Locate each line in the data below that contains the string "distance" with matching case, and copy those lines out in full.

Extracted data entries
*-*-*
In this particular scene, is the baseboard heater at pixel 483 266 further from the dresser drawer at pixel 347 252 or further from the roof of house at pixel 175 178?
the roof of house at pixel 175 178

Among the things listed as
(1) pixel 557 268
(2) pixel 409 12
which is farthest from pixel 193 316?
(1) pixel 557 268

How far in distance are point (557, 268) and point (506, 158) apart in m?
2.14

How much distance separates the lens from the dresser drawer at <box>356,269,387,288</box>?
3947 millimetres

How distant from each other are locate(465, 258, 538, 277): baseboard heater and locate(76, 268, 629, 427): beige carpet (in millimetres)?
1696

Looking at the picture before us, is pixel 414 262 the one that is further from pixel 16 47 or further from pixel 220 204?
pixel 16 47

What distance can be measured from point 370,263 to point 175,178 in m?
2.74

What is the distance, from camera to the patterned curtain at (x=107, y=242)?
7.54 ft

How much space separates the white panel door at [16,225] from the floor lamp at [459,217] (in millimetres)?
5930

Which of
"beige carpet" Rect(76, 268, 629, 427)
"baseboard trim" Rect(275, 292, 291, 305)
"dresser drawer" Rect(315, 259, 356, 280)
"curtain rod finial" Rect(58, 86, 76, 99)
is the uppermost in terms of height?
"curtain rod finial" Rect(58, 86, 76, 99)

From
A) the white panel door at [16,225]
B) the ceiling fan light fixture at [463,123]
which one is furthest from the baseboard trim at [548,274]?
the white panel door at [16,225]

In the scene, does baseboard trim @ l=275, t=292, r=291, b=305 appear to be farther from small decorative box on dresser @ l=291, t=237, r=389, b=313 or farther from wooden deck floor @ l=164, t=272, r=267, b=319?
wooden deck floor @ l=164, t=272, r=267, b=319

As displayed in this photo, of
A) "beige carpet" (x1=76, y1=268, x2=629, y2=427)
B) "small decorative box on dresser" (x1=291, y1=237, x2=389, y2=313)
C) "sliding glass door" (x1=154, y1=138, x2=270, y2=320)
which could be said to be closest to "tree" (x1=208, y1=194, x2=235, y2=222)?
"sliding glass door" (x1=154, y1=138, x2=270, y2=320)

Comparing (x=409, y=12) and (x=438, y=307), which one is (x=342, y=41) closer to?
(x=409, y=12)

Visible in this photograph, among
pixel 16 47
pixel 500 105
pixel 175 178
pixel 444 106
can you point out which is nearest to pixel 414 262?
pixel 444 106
*-*-*
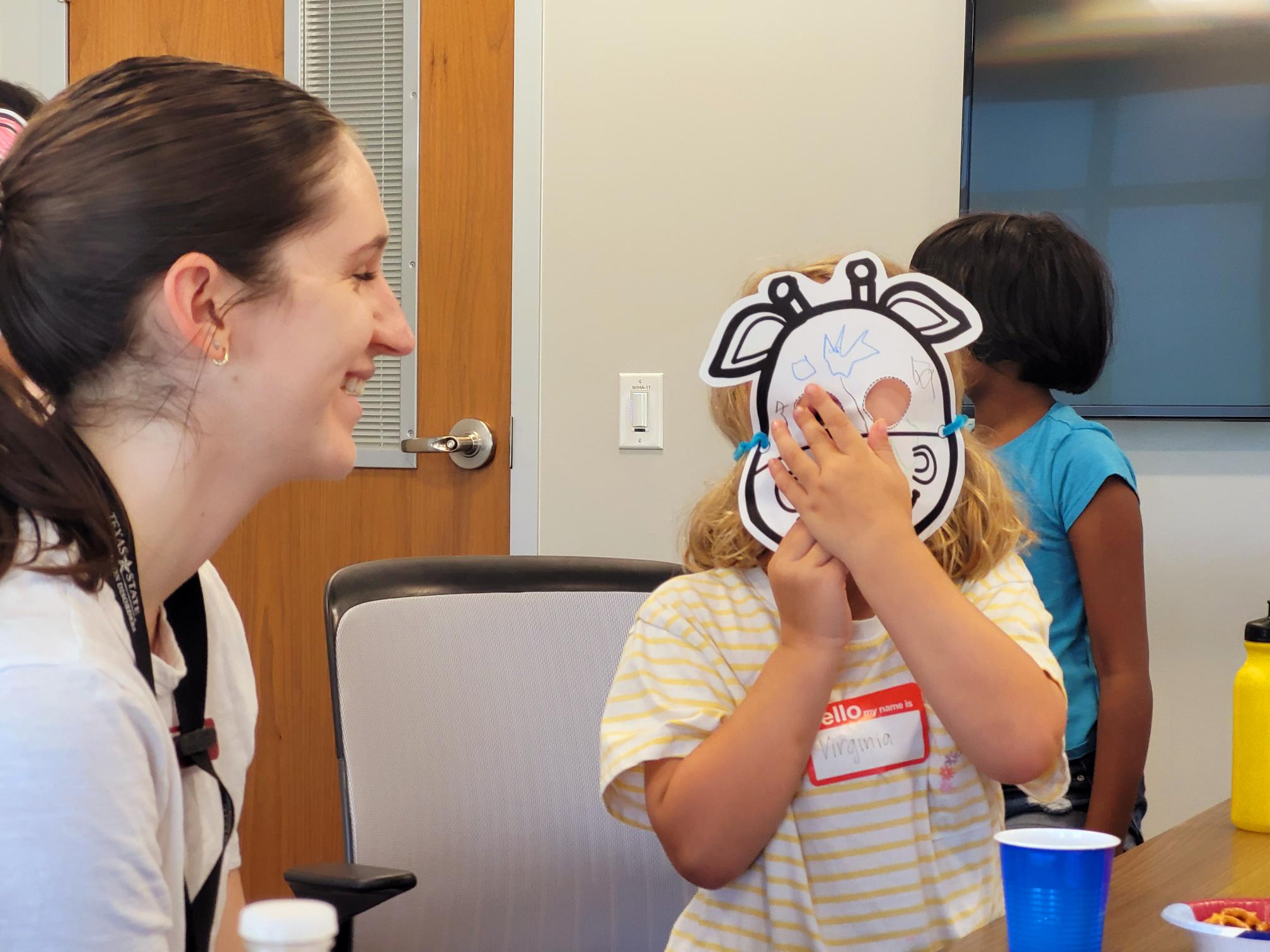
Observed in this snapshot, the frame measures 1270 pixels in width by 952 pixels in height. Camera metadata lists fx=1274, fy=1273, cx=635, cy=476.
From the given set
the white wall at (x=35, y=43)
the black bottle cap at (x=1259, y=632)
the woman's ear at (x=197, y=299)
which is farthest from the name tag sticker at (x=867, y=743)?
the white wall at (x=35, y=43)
*-*-*
__Complete output__:
How far in distance are point (557, 268) and point (506, 158) apart in m?
How much distance separates the lens from the dresser drawer at <box>356,269,387,288</box>?
What distance can be measured from point 370,263 to point 175,178 in m?
What is the distance, from camera to the patterned curtain at (x=107, y=242)?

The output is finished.